Suffolk’s public health and communities team are using a data-driven approach to review local premises licence applications, focusing their influence on areas with the worst alcohol-related health harms and health inequalities. This work has been welcomed by local partners, including licensing officers and the police, for helping to reduce alcohol-related harm.
Background
Alcohol consumption is a significant cause of preventable ill-health in the UK. It contributes to more than 200 health conditions including some cancers, cardiovascular disease, liver disease and depression, according to the Office for Health Improvement and Disparities (see ‘further reading’ below).
In England, more than 10 million people consume alcohol at levels above the UK Chief Medical Officer’s low-risk drinking guidelines. The impact of alcohol use is greater for those experiencing the highest levels of deprivation – known as the ‘alcohol harm paradox’.
Policies to reduce alcohol harm take a range of approaches, from supporting individual behavioural change to reducing availability and affordability at population level. The minimum price per unit in Scotland is an example of taxation to reduce affordability and has been shown to both improve health and tackle health inequalities (see ‘further reading’).
Control over premises licensing presents an opportunity for councils to consider and potentially restrict alcohol availability.
Objectives
Local directors of public health are among the ‘responsible authorities’ that can comment on alcohol licence applications and can therefore object to those which may breach a licensing objective. There are four objectives within the Licensing Act 2003:
- preventing crime and disorder
- public safety
- preventing public nuisance
- protecting children from harm.
The public health and communities team at Suffolk County Council reviewed nearly 800 applications for premises licences over a five-year period to December 2023. They recognised the need for a system to target those applications with the worst potential health impacts.
The solution
The Suffolk team developed a triage system for reviewing licensing applications, recognising the importance of engaging and supporting partners, while meeting the obligations of a responsible authority within the constraints of managing other public health duties.
The triage system uses local small area data on hospital admissions and A&E attendances attributed to alcohol, along with relevant datasets such as the Index of Multiple Deprivation, to systematically identify high-risk applications in deprived areas with the worst alcohol-related health outcomes. Appropriate representations can then be made.

—————

• [Tasks to complete]
#1 In the Suffolk alcohol licensing text, about how many premises licence applications did the public health and communities team review over five years?
#2 From the Suffolk alcohol licensing text, write out the part that opens with the words containing "Control over premises" and closes with "children from harm.".
The lines after this point are separate material and are unrelated to the Suffolk alcohol licensing text.

• [Supplied information]
—————

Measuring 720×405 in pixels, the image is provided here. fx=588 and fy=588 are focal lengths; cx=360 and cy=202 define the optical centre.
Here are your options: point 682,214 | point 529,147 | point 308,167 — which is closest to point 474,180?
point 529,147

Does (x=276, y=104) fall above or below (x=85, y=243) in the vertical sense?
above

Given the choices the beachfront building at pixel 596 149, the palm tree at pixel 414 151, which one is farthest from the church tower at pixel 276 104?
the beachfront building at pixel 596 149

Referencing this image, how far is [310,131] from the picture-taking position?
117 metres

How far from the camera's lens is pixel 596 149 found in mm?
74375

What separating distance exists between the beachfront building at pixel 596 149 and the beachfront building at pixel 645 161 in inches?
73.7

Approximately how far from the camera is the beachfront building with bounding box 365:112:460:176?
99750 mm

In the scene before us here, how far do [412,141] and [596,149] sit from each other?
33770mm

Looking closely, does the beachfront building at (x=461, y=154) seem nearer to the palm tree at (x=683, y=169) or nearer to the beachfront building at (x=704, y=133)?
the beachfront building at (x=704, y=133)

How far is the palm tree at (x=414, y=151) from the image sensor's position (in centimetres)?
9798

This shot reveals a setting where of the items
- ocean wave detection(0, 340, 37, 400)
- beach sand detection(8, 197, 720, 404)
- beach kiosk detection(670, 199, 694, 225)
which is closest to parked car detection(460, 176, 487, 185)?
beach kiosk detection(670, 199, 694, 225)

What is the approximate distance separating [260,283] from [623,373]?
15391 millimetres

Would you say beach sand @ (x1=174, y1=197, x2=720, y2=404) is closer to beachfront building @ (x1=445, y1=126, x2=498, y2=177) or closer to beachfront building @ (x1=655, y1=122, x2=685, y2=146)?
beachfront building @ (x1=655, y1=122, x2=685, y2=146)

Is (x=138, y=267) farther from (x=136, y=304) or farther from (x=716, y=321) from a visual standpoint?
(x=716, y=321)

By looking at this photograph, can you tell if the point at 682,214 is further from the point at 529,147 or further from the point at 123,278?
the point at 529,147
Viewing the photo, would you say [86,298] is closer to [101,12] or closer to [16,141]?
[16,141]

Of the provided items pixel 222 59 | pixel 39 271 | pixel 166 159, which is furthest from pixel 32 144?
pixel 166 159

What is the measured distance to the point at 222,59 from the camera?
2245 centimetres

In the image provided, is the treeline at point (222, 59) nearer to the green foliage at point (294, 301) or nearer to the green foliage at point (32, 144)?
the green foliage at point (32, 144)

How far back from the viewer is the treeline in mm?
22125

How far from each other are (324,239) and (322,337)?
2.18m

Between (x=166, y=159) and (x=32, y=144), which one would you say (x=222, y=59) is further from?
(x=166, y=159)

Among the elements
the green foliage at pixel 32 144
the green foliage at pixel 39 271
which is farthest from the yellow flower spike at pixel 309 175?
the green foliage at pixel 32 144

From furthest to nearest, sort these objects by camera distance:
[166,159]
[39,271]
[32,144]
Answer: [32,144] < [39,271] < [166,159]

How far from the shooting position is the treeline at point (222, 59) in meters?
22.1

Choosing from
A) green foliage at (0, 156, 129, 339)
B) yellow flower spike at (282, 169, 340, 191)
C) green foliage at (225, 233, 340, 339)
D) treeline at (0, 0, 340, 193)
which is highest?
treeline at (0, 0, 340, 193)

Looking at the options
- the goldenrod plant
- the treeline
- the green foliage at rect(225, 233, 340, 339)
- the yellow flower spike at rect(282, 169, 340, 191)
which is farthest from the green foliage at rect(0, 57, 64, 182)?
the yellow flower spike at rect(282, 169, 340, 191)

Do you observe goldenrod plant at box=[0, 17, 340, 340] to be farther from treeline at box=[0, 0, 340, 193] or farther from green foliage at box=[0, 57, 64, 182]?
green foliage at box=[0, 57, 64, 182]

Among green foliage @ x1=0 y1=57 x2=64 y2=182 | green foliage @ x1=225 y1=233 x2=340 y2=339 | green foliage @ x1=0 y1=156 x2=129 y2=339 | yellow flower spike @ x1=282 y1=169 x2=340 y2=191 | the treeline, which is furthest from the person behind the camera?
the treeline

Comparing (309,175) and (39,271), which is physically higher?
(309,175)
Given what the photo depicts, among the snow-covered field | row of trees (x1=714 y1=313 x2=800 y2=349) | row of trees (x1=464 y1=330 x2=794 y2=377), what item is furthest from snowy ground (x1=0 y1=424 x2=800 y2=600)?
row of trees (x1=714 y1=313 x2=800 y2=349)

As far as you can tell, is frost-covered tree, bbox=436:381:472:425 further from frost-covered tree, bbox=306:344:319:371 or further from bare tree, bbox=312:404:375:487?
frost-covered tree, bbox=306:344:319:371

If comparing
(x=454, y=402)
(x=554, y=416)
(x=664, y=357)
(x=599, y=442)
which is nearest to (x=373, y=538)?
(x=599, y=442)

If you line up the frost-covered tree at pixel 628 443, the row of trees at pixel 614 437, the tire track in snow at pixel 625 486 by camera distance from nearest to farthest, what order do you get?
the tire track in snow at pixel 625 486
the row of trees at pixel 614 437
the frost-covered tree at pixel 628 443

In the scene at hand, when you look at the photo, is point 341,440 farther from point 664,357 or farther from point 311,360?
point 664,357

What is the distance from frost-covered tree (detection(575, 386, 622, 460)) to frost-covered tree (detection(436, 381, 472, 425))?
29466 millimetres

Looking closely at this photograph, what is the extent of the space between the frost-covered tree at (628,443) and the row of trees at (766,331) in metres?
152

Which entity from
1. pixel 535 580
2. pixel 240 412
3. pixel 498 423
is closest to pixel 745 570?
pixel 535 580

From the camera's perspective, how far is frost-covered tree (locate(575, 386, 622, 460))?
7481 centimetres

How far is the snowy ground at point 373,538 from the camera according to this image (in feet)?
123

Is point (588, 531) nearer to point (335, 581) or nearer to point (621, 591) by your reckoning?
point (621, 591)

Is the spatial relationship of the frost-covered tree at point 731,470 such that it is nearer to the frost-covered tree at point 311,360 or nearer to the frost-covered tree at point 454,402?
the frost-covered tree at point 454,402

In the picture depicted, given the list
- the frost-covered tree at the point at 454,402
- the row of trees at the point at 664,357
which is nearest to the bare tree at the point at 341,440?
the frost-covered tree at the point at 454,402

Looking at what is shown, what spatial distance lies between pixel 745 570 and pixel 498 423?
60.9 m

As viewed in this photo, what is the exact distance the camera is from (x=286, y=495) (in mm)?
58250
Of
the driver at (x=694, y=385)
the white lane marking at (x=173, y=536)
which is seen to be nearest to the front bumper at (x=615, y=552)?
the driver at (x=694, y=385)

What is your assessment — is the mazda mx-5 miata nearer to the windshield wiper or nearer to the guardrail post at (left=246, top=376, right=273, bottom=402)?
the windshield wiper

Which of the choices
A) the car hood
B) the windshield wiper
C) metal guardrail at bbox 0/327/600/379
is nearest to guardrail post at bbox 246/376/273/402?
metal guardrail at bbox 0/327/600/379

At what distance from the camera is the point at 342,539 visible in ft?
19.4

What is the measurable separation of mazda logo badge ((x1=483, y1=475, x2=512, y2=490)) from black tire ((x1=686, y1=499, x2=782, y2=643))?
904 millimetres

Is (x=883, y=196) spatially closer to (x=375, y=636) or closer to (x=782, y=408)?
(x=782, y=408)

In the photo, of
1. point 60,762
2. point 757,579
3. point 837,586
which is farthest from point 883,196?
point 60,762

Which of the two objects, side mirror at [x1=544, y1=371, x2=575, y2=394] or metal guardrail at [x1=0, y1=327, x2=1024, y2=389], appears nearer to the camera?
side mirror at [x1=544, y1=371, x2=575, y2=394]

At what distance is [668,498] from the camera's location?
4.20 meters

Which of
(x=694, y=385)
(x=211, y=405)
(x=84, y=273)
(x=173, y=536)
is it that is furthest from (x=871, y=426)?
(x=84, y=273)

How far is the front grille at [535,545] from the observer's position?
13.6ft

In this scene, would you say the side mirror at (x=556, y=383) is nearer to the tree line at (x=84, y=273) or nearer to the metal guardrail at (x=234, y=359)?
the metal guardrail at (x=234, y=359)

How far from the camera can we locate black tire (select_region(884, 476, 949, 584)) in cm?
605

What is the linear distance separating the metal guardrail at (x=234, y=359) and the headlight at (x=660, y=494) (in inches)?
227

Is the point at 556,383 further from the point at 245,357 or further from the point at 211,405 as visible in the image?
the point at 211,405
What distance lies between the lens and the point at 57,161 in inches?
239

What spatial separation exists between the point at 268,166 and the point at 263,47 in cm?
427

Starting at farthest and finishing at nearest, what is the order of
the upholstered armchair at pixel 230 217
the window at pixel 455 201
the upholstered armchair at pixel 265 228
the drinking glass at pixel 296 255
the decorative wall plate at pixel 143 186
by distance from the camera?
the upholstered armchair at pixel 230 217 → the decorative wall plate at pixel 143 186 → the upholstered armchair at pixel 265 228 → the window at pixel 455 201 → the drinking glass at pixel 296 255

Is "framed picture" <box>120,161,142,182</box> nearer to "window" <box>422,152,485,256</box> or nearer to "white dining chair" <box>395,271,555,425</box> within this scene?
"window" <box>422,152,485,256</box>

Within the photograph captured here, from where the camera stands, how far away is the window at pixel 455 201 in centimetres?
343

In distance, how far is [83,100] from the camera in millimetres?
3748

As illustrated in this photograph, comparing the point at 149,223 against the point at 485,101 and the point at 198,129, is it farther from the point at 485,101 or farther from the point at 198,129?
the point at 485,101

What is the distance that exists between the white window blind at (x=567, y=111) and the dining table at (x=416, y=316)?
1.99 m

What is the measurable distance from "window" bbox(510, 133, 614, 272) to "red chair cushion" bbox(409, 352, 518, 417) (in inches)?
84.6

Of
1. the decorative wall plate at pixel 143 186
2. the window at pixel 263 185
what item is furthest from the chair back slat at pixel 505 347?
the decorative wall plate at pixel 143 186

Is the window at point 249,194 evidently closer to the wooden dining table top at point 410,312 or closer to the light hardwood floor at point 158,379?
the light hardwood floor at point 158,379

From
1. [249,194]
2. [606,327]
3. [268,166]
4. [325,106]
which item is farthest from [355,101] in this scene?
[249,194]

—————

• [Per-task answers]
#1 Nearly 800.

#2
Control over premises licensing presents an opportunity for councils to consider and potentially restrict alcohol availability.
Objectives
Local directors of public health are among the ‘responsible authorities’ that can comment on alcohol licence applications and can therefore object to those which may breach a licensing objective. There are four objectives within the Licensing Act 2003:
- preventing crime and disorder
- public safety
- preventing public nuisance
- protecting children from harm.